In the application i use simple sockets to transmit the data. Since UDP does only allow a maximum of 65535kb per message, i splitted the serialized the byte array of the file into several parts where each part has the size of the socker SendBufferSize and then i transfer each part using Socket.Send() method call.
Here is the code for the Sender part.
while (startOffset < data.Length)
{
if ((startOffset + payloadSize) > data.Length)
{
payloadSize = data.Length - startOffset;
}
byte[] subMessageBytes = new byte[payloadSize + 16];
byte[] messagePrefix = new UdpMessagePrefix(data.Length, payloadSize, messageCount, messageId).ToByteArray();
Buffer.BlockCopy(messagePrefix, 0, subMessageBytes, 0, 16);
Buffer.BlockCopy(data, startOffset, subMessageBytes, messageOffset, payloadSize);
messageId++;
startOffset += payloadSize;
udpClient.Send(subMessageBytes, subMessageBytes.Length);
messages.Add(subMessageBytes);
}
This code does simply copy the next part to be send into an byte array and then call the send method on the socket. My first guess was, that the splitting/copying of the byte arrays was slowing down the performance, but i isolated and tested the splitting code and the splitting took only a few milliseconds, so that was not causing the problem.
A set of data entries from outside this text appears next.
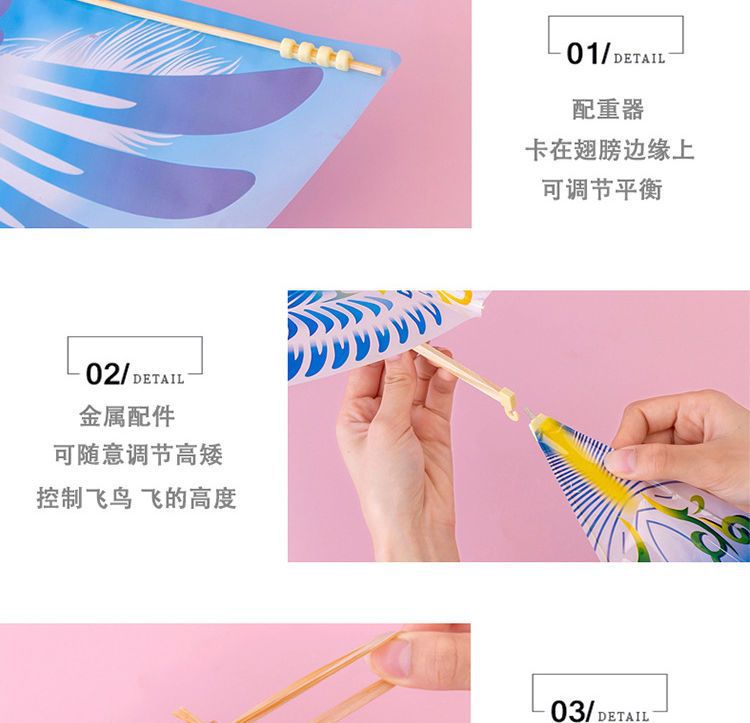 01/ DETAIL

配重器
卡在翅膀边缘上
可调节平衡

02/ DETAIL

金属配件
可随意调节高矮
控制飞鸟 飞的高度

03/ DETAIL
int receivedMessageCount = 1;
Dictionary<int, byte[]> receivedMessages = new Dictionary<int, byte[]>();
while (receivedMessageCount != totalMessageCount)
{
byte[] data = udpClient.Receive(ref remoteIpEndPoint);
UdpMessagePrefix p = UdpMessagePrefix.FromByteArray(data);
receivedMessages.Add(p.MessageId, data);
//Console.WriteLine("Received packet: " + receivedMessageCount + " (ID: " + p.MessageId + ")");
receivedMessageCount++;
//Console.WriteLine("ReceivedMessageCount: " + receivedMessageCount);
}
Console.WriteLine("Done...");
return receivedMessages;
This is the server side code where i receive the UDP messages. Each message has some bytes as a prefix where the total number of messages is stored and the size. So i simply call socket.Receive in a loop until i received the amount of messages which were specified in the prefix.
My assumption here is that i may have implemented the UDP transmission code not "efficiently" enough... Maybe one of you guys already sees a problem in the code snippets or have any other suggestion or hint for me why my UDP transmission is slower than TCP.
thanks in advance!
While UDP datagram size can be up to 64K, the actual wire frames are usually 1500 bytes (normal ethernet MTU). That also has to fit an IP header of minimum 20 bytes and a UDP header of 8 bytes, leaving you with 1472 bytes of usable payload.
What you are seeing is the result of your OS network stack fragmenting the UDP datagrams on the sender side and then re-assembling them on the receiver side. That takes time, thus your results.
TCP, on the other hand, does its own packetization and tries to find path MTU, so it's more efficient in this case.
Limit your data chunks to 1472 bytes and measure again.
I think you should measure CPU usage and network throughput for the duration of the test.
If the CPU is pegged, this is your problem: Turn on a profiler.
If the network (cable) is pegged this is a different class of problems. I wouldn't know what to do about it ;-)
If neither is pegged, run a profiler and see where most wall-clock time is spent. There must be some waiting going on.
If you don't have a profiler just hit break 10 times in the debugger and see where it stops most often.
Edit: My response to your measurement: We know that 99% of all execution time is spent in receiving data. But we don't know yet if the CPU is busy. Look into task-manager and look which process is busy.
My guess is it is the System process. This is the windows kernel and probably the UDP component of it.
This might have to do with packet fragmentation. IP packets have a certain maximum size like 1472 bytes. Your UDP packets are being fragmented and reassembled on the receiving machine. I am surprised that is taking so much CPU time.
Try sending packets of total size of 1000 and 1472 (try both!) and report the results.